#### PROBLEM REQUIREMENTS:
List each line of the data below that contains the string "GONESSES".
[AVAILABLE DATA Boundary: Start]
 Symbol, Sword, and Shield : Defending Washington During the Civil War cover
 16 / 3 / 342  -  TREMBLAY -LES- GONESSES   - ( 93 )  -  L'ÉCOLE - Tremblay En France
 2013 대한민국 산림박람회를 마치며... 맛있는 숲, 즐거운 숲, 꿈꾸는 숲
[AVAILABLE DATA Boundary: End]
[AVAILABLE DATA Boundary: Start]
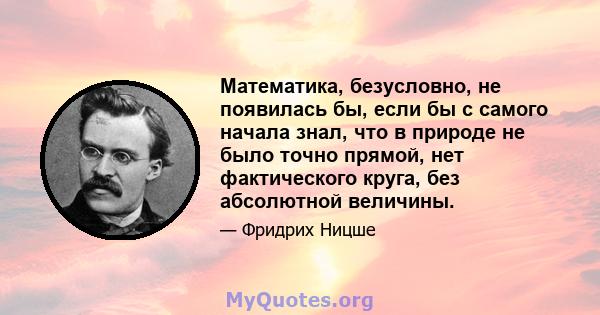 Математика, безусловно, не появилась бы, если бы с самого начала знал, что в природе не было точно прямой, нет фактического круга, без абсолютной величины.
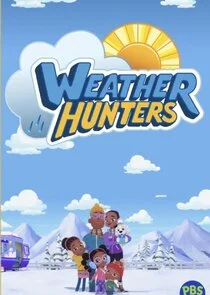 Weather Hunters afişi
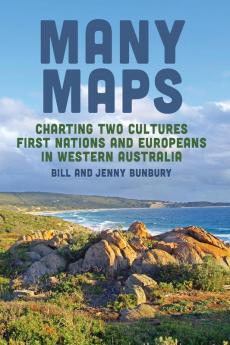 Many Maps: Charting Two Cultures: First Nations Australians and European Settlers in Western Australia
[AVAILABLE DATA Boundary: End]
#### SOLUTION TO THE EXERCISE:
 16 / 3 / 342  -  TREMBLAY -LES- GONESSES   - ( 93 )  -  L'ÉCOLE - Tremblay En France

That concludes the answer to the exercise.